Items listed in a dataset:
________

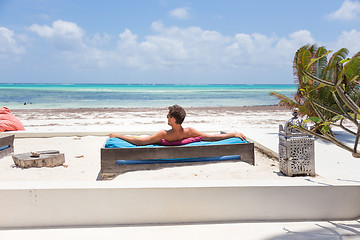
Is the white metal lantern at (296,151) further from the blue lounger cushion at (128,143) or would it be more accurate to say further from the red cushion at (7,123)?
the red cushion at (7,123)

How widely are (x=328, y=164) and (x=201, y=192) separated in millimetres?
3337

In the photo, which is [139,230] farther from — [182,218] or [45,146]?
[45,146]

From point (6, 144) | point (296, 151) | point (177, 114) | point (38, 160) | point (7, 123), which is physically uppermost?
point (177, 114)

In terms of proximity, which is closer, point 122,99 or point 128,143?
point 128,143

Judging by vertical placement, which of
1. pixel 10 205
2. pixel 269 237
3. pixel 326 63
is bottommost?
pixel 269 237

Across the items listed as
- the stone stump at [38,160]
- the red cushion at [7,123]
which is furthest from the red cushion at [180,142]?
the red cushion at [7,123]

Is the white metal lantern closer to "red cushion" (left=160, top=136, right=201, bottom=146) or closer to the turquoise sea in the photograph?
"red cushion" (left=160, top=136, right=201, bottom=146)

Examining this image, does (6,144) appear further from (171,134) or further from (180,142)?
(180,142)

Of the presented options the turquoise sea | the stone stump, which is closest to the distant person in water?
the stone stump

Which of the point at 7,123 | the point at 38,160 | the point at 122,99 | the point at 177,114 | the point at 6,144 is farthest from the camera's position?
the point at 122,99

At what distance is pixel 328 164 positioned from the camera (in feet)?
17.5

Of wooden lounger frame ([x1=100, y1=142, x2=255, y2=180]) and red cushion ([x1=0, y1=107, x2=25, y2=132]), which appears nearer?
wooden lounger frame ([x1=100, y1=142, x2=255, y2=180])

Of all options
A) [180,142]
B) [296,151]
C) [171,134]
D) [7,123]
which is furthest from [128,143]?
[7,123]

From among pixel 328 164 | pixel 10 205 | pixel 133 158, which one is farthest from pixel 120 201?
pixel 328 164
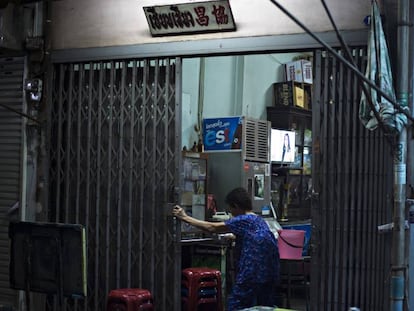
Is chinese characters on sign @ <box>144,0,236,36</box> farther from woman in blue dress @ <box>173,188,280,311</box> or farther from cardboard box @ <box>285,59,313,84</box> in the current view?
cardboard box @ <box>285,59,313,84</box>

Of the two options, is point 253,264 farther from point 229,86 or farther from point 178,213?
point 229,86

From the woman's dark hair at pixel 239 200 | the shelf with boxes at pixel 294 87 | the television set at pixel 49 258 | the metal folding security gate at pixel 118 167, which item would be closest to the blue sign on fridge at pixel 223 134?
the shelf with boxes at pixel 294 87

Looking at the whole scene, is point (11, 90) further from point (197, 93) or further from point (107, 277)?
point (197, 93)

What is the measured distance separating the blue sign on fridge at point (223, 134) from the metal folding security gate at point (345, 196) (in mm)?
3528

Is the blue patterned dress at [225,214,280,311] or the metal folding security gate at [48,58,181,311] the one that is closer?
the blue patterned dress at [225,214,280,311]

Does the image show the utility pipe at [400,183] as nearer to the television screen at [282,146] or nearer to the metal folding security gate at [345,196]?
the metal folding security gate at [345,196]

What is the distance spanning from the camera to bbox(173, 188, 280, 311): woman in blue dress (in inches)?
245

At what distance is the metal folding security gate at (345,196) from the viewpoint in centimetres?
571

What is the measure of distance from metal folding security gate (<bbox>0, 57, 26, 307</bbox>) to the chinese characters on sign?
1814 mm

________

### PROBLEM DETAILS
Turn the lines from the one containing "What is the measure of" through the end of the material, inclusive, into a JSON list of strings with one string per line. Leave out blank lines.

### EXERCISE RESPONSE
[
  "What is the measure of distance from metal folding security gate (<bbox>0, 57, 26, 307</bbox>) to the chinese characters on sign?",
  "1814 mm"
]